[Given passage — start]

The free radical that triggers insulin resistance and Type 2 diabetes

Australian scientists have identified a ‘free radical’ that appears to trigger insulin resistance, or glucose intolerance, one of the first stages in the development of Type 2 diabetes.

It has been known for decades that being overweight or eating too much sugar and fat can lead to insulin resistance, but until now no-one has identified the central mechanism, or cellular switch, that initiates the process.

A group of scientists from Sydney’s Garvan Institute of Medical Research, led by Dr Kyle Hoehn and Professor David James, believe they may have found that elusive switch.

Hoehn and colleagues have found that overeating may stimulate the conversion of the oxygen in the air we breathe into toxic free radicals, leading to insulin resistance. They have also found that neutralising this ‘conversion pathway’ may reverse insulin resistance in animals. These important findings are published online this week in the prestigious international journal Proceedings of the National Academy of Sciences (PNAS).

"When we breathe in oxygen it’s used, in combination with the food that we eat, to produce energy," said Professor David James, Director of Garvan’s Diabetes and Obesity Research Program. "Occasionally it’s also converted to free radicals – but normally that’s kept to a minimum."

"Our study shows that this radical conversion pathway appears to move up a gear when there’s too much food, or a surplus of energy, in the system."

"The key to this observation is that the free radicals that cause insulin resistance appear to be superoxides, made mainly in a specific cellular compartment called the mitochondria. This is important, as it means that many antioxidants available ‘off-the-shelf’ may not work as they probably do not reach the mitochondria."

"Pregnancy, lack of exercise and a range of medical conditions can also bring about insulin resistance. In this study, we show that mitochondrial superoxide is the common feature in all instances of insulin resistance, no matter how it’s induced."

Co-author on the project, Dr Nigel Turner, explained the finding from a slightly different perspective. "Insulin resistance appears to be a natural defence mechanism. It’s our cells’ way of saying ‘don’t give me any more food’," he explained.

[Given passage — finish]

• _Check your understanding_:
- 1) In the insulin resistance article, condense the paragraph beginning "Hoehn and colleagues have found" into a short bulleted list that keeps its main facts.
- 2) Answer these from the insulin resistance article:
(a) In which journal were the findings published?
(b) In which cellular compartment are the superoxides mainly made?
(c) What does Dr Nigel Turner say insulin resistance appears to be?
- 3) In the insulin resistance article, reproduce the text between "A group of scientists" and "that elusive switch.", inclusive, swapping "elusive" for "long-sought".

[Provided material — start]

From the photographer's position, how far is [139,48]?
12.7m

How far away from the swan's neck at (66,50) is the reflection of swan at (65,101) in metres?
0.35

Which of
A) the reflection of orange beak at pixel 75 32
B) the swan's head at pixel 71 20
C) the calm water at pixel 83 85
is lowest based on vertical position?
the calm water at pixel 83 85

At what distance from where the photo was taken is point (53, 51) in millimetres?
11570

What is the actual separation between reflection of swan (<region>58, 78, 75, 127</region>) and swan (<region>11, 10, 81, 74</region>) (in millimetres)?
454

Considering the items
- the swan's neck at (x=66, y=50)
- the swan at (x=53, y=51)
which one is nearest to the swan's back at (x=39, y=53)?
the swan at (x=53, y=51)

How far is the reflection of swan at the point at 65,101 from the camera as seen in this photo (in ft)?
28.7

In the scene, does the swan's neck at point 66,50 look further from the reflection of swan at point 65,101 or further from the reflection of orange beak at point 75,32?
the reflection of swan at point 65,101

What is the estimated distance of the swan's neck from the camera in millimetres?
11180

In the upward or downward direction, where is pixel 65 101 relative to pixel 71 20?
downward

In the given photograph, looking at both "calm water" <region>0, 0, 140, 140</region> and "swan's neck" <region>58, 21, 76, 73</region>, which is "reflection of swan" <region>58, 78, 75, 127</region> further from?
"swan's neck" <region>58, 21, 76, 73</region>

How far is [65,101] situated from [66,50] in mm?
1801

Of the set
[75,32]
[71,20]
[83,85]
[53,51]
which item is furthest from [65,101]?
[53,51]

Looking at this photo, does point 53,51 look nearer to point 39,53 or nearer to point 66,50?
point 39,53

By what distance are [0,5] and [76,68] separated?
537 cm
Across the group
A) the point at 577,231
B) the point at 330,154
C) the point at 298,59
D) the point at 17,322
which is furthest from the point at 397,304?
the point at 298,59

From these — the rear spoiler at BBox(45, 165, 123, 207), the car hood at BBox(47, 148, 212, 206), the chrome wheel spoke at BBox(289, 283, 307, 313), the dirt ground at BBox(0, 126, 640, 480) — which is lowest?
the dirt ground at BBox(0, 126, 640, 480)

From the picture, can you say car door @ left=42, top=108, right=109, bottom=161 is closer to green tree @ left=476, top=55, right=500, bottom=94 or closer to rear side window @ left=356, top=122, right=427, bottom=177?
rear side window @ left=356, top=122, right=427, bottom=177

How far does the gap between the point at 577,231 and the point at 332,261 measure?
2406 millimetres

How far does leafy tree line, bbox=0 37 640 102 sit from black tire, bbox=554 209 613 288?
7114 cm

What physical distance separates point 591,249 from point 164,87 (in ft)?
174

[Provided material — finish]
[Provided material — start]

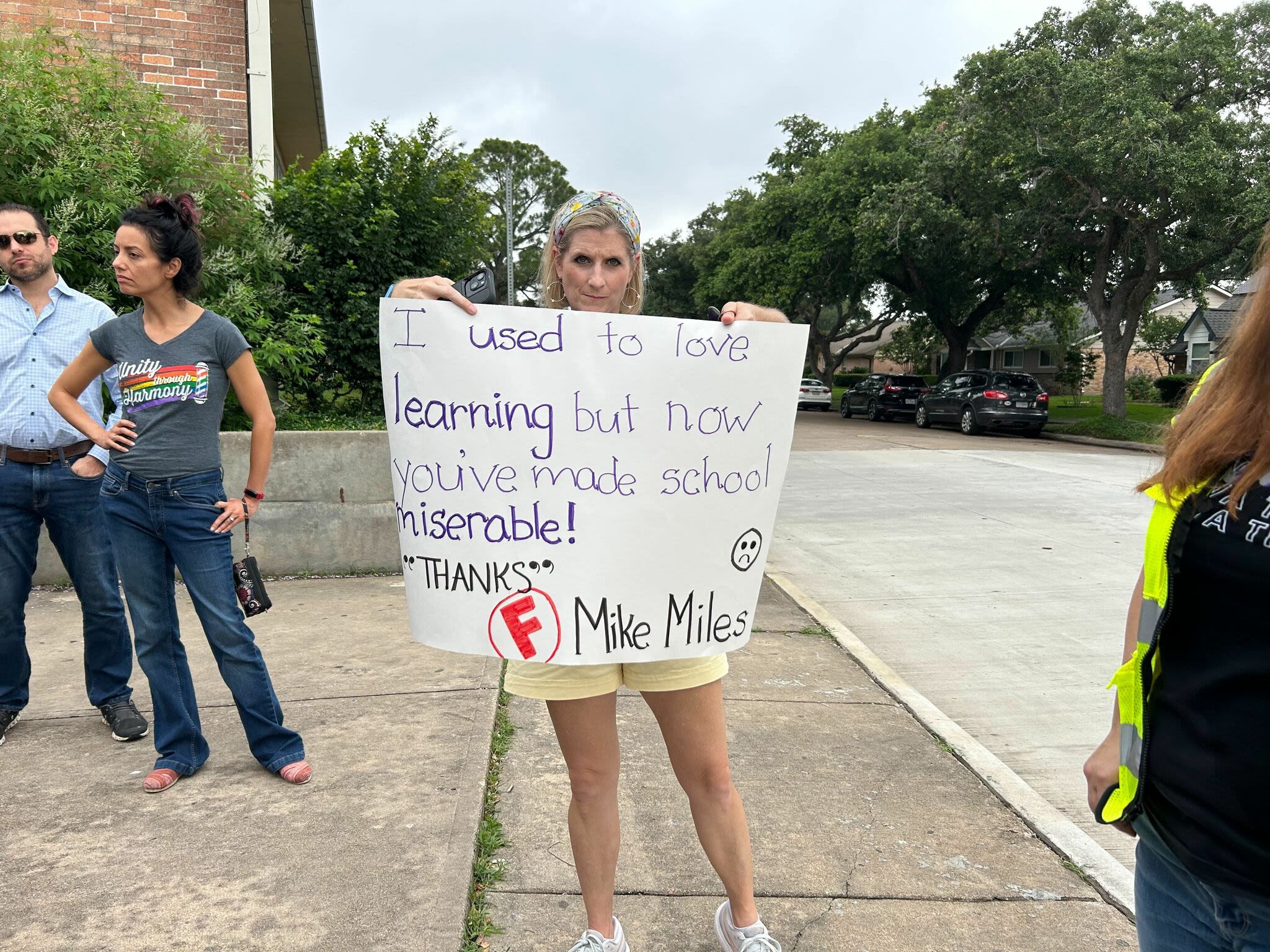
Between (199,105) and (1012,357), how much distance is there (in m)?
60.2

[Provided material — finish]
[Provided material — start]

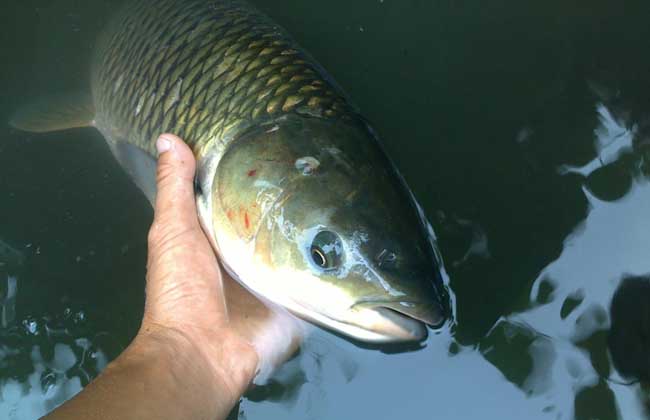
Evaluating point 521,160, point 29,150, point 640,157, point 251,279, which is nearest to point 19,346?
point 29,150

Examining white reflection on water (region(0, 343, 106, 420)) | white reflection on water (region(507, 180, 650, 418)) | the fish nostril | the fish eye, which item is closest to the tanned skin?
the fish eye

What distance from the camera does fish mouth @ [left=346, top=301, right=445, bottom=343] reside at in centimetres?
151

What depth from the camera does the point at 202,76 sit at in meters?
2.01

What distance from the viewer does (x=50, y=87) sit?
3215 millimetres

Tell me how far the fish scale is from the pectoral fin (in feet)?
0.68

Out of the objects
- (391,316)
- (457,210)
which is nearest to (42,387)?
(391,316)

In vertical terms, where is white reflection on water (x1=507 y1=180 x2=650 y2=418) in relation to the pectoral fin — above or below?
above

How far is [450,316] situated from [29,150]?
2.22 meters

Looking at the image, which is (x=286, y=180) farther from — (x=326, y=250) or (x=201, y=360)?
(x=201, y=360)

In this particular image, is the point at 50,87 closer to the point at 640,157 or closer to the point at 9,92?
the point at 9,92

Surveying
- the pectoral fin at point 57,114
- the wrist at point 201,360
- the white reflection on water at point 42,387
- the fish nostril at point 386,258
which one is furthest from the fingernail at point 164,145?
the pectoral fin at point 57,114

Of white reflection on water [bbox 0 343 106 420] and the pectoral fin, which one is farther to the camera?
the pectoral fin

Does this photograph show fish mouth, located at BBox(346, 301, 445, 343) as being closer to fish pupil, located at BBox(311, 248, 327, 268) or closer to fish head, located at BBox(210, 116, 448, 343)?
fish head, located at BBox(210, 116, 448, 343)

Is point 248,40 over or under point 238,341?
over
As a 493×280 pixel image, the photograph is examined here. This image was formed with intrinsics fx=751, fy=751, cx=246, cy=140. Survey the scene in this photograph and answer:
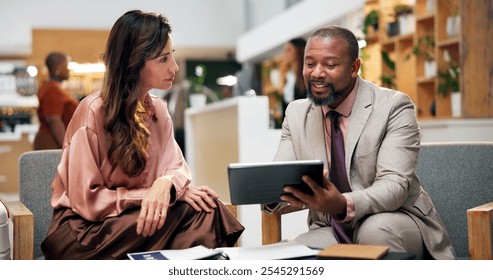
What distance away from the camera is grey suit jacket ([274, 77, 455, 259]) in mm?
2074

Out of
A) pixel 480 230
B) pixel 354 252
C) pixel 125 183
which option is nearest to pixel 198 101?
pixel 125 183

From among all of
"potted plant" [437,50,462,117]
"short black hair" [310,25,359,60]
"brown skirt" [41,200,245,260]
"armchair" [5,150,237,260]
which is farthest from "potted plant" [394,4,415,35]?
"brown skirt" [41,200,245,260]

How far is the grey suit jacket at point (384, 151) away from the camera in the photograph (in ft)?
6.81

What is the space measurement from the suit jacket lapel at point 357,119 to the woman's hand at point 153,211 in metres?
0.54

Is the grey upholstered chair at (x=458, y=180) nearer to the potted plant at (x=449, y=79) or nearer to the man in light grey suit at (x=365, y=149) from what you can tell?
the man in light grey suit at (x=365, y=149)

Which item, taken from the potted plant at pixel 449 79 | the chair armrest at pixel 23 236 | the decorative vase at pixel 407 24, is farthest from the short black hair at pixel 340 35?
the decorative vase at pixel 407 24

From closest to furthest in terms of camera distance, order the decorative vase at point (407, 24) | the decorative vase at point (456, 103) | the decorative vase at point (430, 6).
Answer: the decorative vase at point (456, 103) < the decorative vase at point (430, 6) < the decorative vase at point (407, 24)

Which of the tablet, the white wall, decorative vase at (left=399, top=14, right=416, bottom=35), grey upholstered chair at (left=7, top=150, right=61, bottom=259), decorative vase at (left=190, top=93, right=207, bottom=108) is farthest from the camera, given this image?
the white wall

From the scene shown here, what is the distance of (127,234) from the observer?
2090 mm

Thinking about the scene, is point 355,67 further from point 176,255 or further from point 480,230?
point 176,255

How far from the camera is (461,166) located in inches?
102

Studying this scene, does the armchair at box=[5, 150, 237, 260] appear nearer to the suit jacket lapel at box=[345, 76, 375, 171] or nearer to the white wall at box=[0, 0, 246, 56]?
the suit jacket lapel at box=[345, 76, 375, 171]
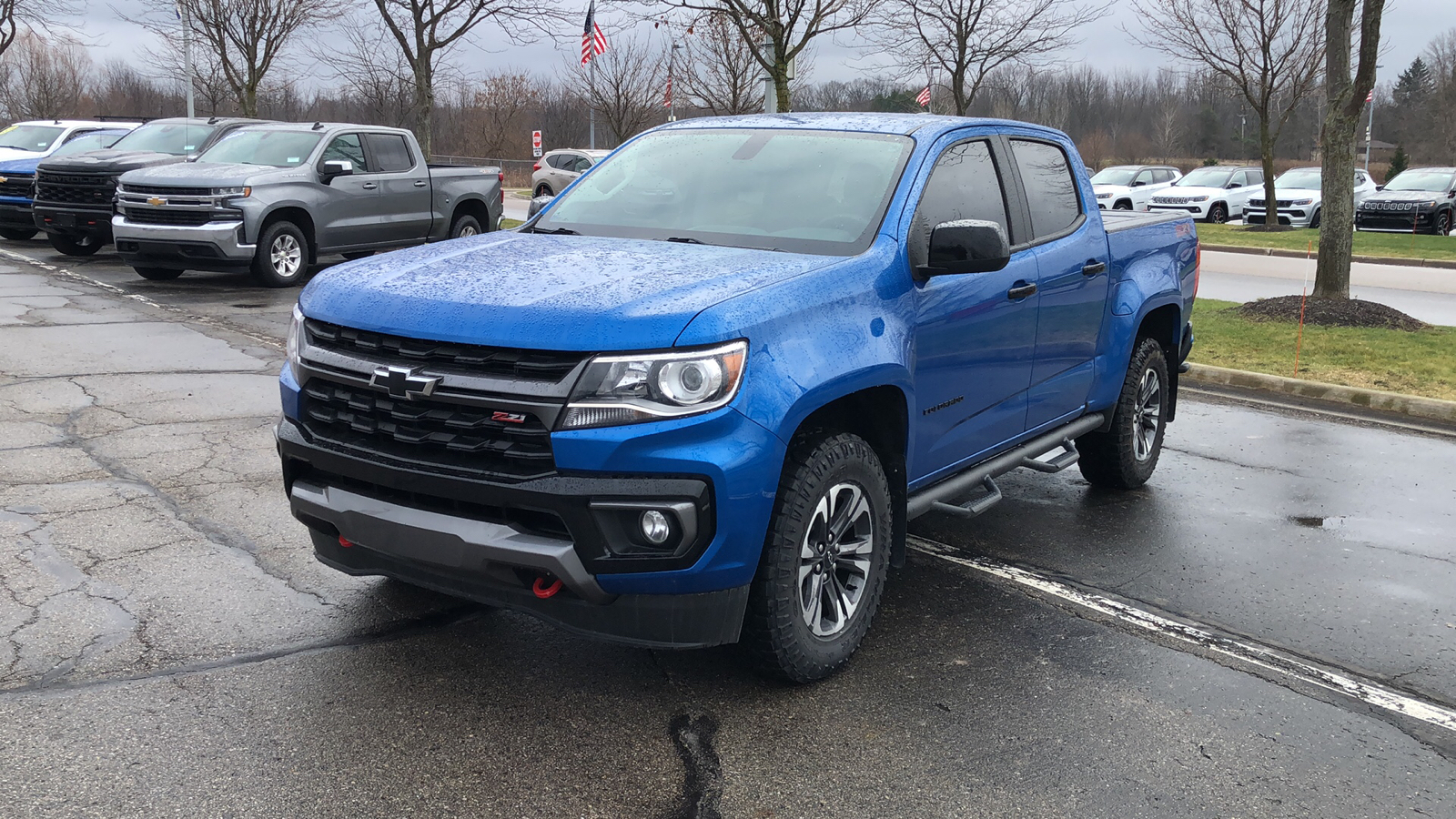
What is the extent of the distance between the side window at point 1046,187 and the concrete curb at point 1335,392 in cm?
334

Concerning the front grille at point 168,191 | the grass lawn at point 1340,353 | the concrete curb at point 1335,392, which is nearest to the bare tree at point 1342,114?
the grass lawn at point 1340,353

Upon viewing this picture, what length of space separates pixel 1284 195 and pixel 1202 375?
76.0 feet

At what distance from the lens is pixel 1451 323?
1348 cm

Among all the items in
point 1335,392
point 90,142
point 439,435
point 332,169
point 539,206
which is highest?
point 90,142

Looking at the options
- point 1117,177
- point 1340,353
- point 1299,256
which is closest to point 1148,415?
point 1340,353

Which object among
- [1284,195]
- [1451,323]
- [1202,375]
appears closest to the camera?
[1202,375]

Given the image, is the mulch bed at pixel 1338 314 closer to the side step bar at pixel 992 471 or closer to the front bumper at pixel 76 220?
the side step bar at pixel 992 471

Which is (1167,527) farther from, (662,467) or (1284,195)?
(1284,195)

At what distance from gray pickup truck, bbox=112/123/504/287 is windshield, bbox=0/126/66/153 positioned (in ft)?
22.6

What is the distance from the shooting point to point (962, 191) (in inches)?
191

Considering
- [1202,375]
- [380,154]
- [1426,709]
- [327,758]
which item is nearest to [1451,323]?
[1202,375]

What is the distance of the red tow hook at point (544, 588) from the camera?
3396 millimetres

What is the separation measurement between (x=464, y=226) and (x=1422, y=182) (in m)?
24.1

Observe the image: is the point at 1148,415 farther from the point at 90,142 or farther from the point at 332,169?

[Provided material — finish]

• _Answer set_:
- 1)
- Overeating may stimulate the conversion of inhaled oxygen into toxic free radicals, which leads to insulin resistance.
- Neutralizing this "conversion pathway" may reverse insulin resistance in animals.
- The findings are published online in Proceedings of the National Academy of Sciences (PNAS).

- 2)
(a) Proceedings of the National Academy of Sciences (PNAS)
(b) The mitochondria
(c) A natural defense mechanism

- 3)
A group of scientists from Sydney’s Garvan Institute of Medical Research, led by Dr Kyle Hoehn and Professor David James, believe they may have found that long-sought switch.